Saturday, March 25, 2017

Dave Soldier's The Eighth Hour of Amduat on CD



I honestly think I should know more about Dave Soldier than I do. He's a very interesting person, and he's involved in plenty of mystical and cerebral projects that connect the aesthetic dots between music, art and history. (His real name isn't even Dave Soldier.) When I reviewed the latest Sonus Inenarrabilis' CD a few months ago, I was just a bit confused by the way this album was packaged especially in terms of who did what, and whose music they were playing. That's Dave Soldier's fault, I think. Shortly afterward, I found a half dozen of my friends in the audio industry discussing Soldier on Facebook in a way that led me to believe they knew him and he was a good buddy of theirs.

Now I have this new Dave Soldier project on deck, The Eighth Hour of Amduat, and the ambiguity continues. A perfunctory listen reveals very little since it's a somewhat eclectic and disjointed collection of noises and sounds, punctuated by passages of truly beautiful music, all recorded in a careful, loving manner. Looking at the busy cover of the CD undoes some of the mystery--Marshall Allen plays Sun Ra, Sahoko Sato Timpone plays The Mistress of the Boat and there's credit for an orchestra and choir. But then, at the bottom, it says "Rita Lucarelli, Egyptologist."

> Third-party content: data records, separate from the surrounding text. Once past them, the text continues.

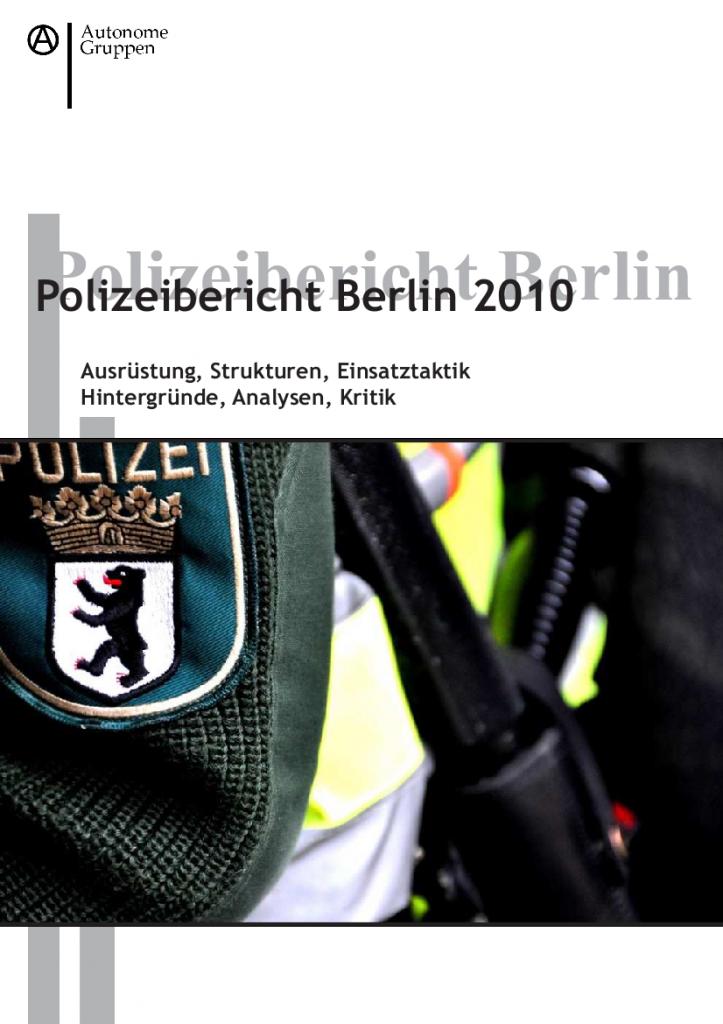 Cover des Polizeiberichts 2010. Oben Überschrift, darunter ein Bild von Wappen mit altem Logo und Tonfa.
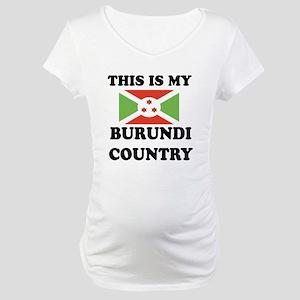 This Is My Burundi Country Maternity T-Shirt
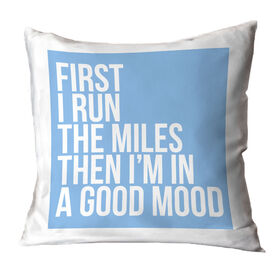 Running Throw Pillow - Then I'm In A Good Mood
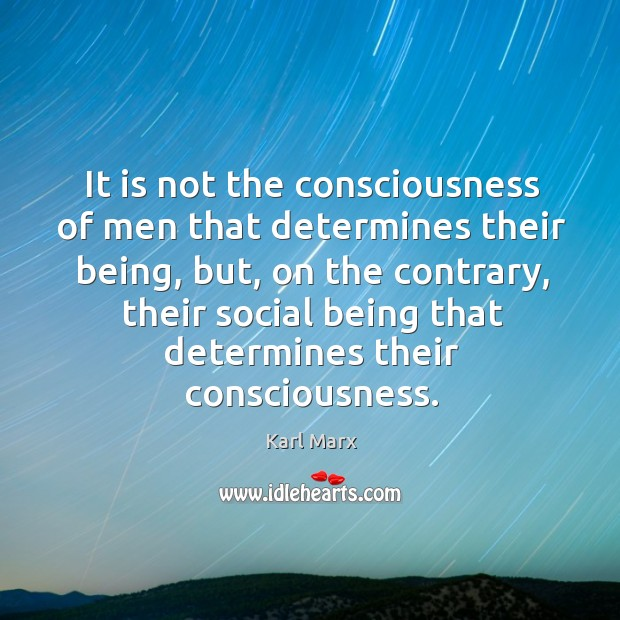 It is not the consciousness of men that determines their being, but, Image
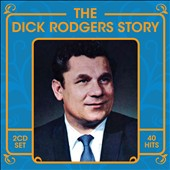 Dick Rodgers: The Dick Rodgers Story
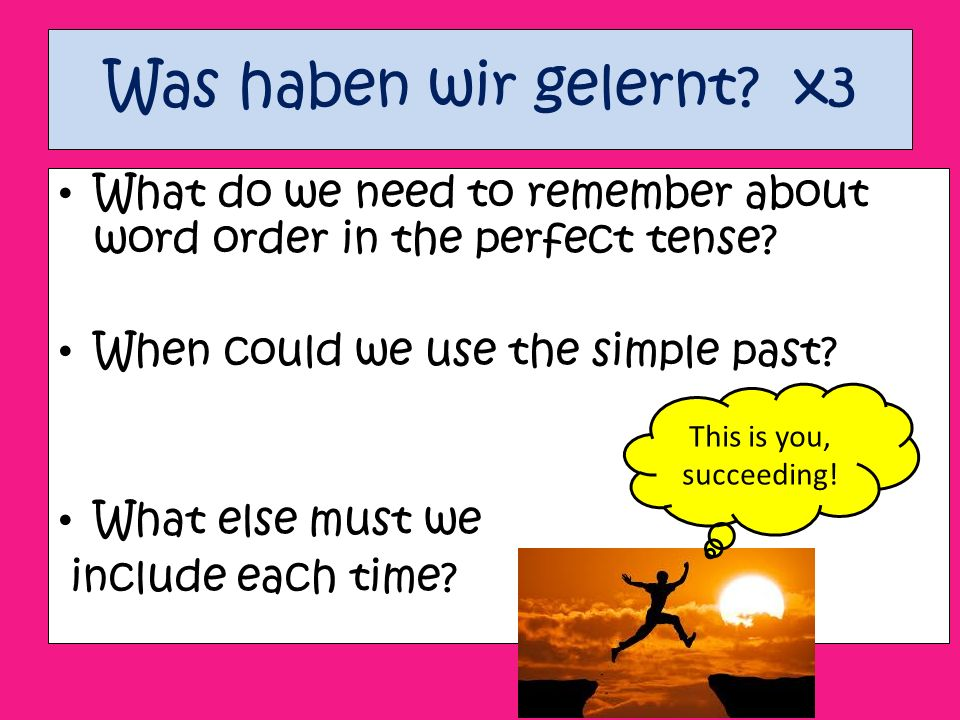 Was haben wir gelernt. x3 What do we need to remember about word order in the perfect tense.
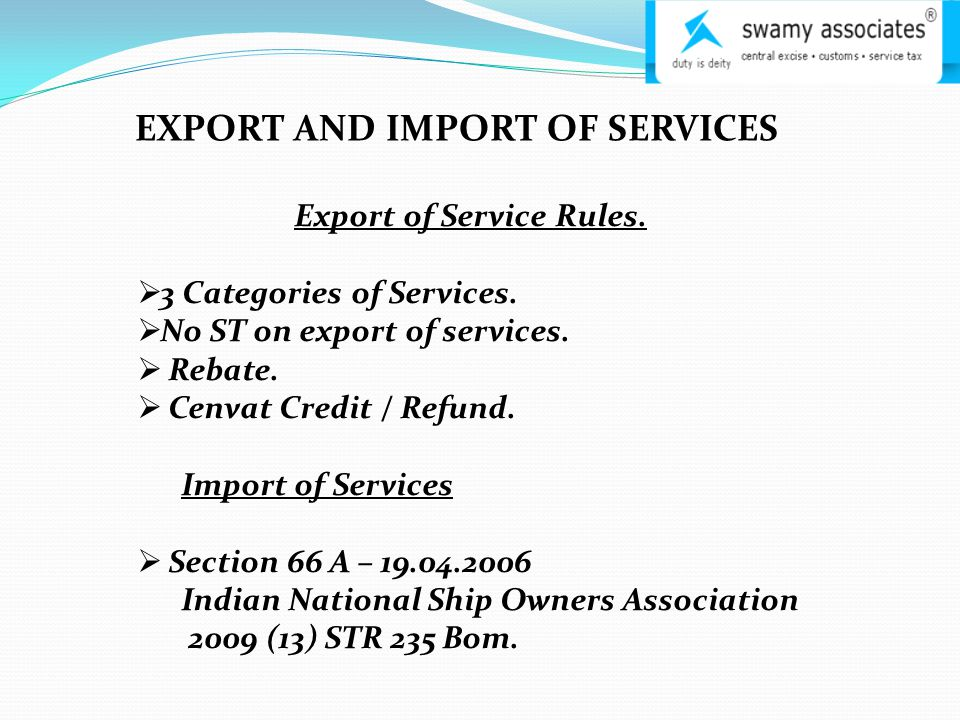 EXPORT AND IMPORT OF SERVICES Export of Service Rules.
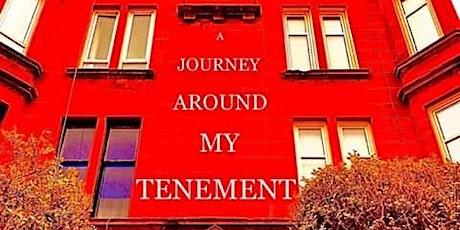 A Journey Around My Tenement tickets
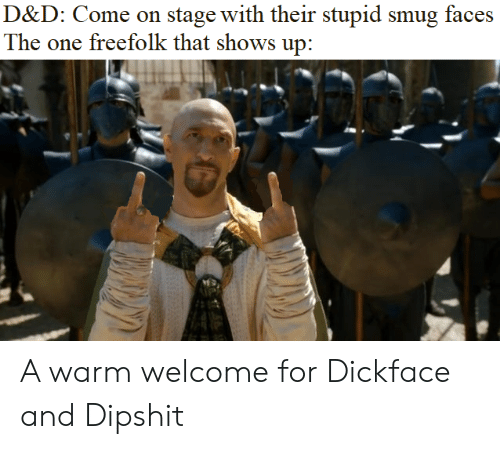 Smug Faces: D&D: Come on stage with their stupid smug faces  The one freefolk that shows up: A warm welcome for Dickface and Dipshit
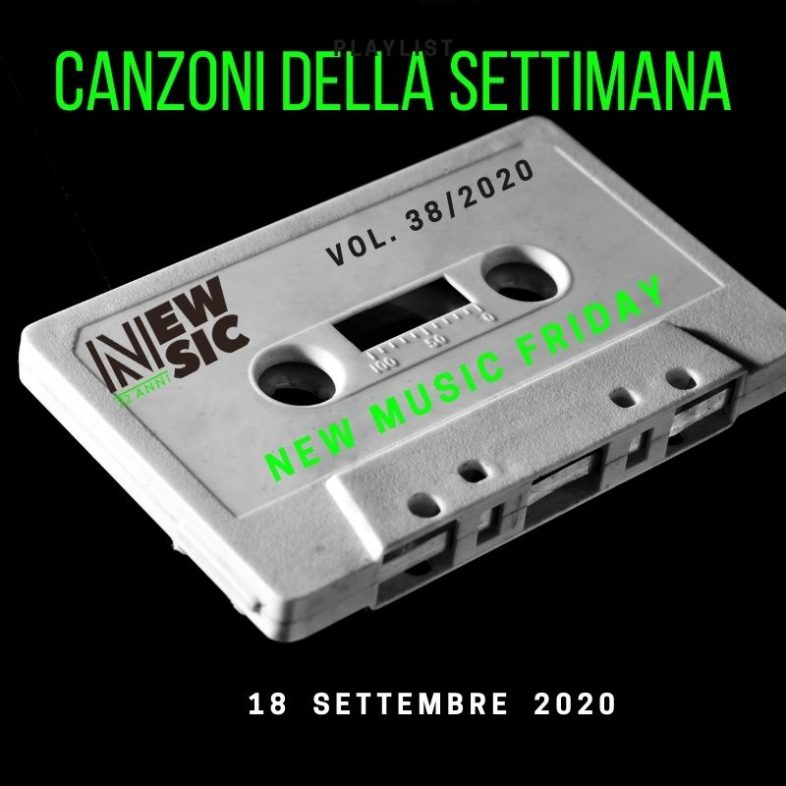 CANZONI DELLA SETTIMANA: le nuove uscite discografiche (18 Settembre) New Music Friday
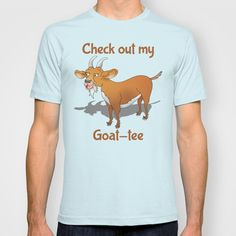 """Check out my Goat Tee T-shirt by mailboxdisco - $22.00 A humorous goat t-shirt. The Slogan reads, """"Check out my goat tee"""". The image is a billy goat with a fabulous beard. The goat is brown and white, he has horns, big ears and is casting a dark grey shadow."""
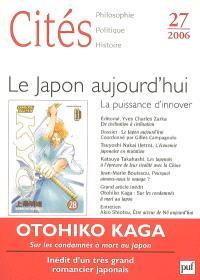 Cités. n° 27, Le Japon aujourd'hui : la puissance d'innover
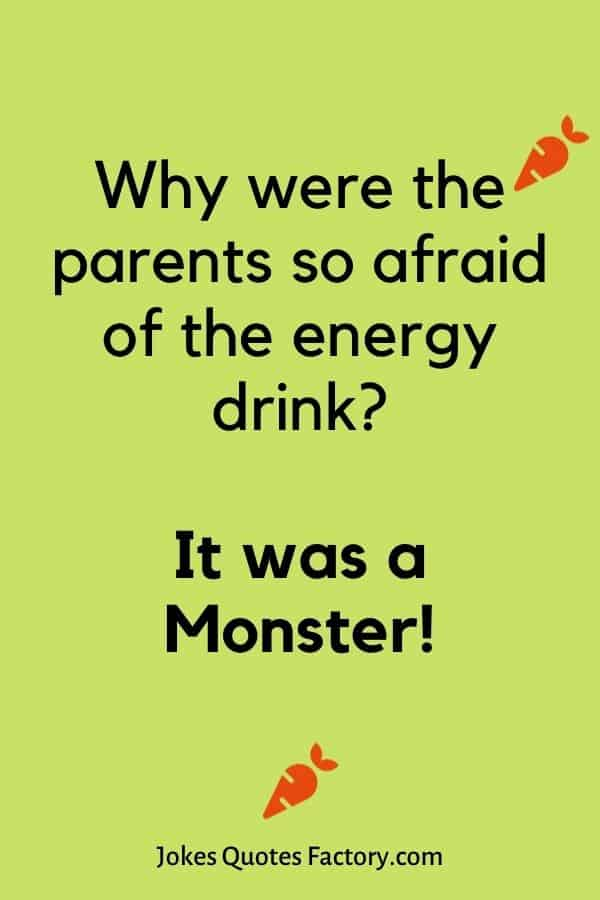 Why were the parents so afraid of the energy drink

Take my advice and dig around a little bit before throwing this into your CD transport and hitting the play button. In a nutshell, this is what Dave Soldier has done: he's taken the oldest known musical score, "The Eighth Hour of the Book of the Amduat" from 1425 B.C., and he's turned it into an opera that fuses jazz, classical and electronic music. As a whole, this opera jumps around from lush orchestral scores to free jazz freakouts to extended periods of random sound effects and noise and overall it can be a bit frustrating. It's when you focus on the individual components of the opera that you find the hidden jewels. For instance, Marshall Allen's contributions on saxophone and something called an EVI (electronic valve instrument) are intriguing especially when you consider that he's now 93 years old. The choir is fascinatingly unhinged because it's mostly improvisation, a novel concept.

After listening to this album a handful of times, I can be honest and say that reviewing it is quite tough because there are so many layers here and I might not peel them off for a number of years. This is difficult music, but there are so many fascinating touches that I think there's more to discover.

One thing, however--the sound quality is excellent.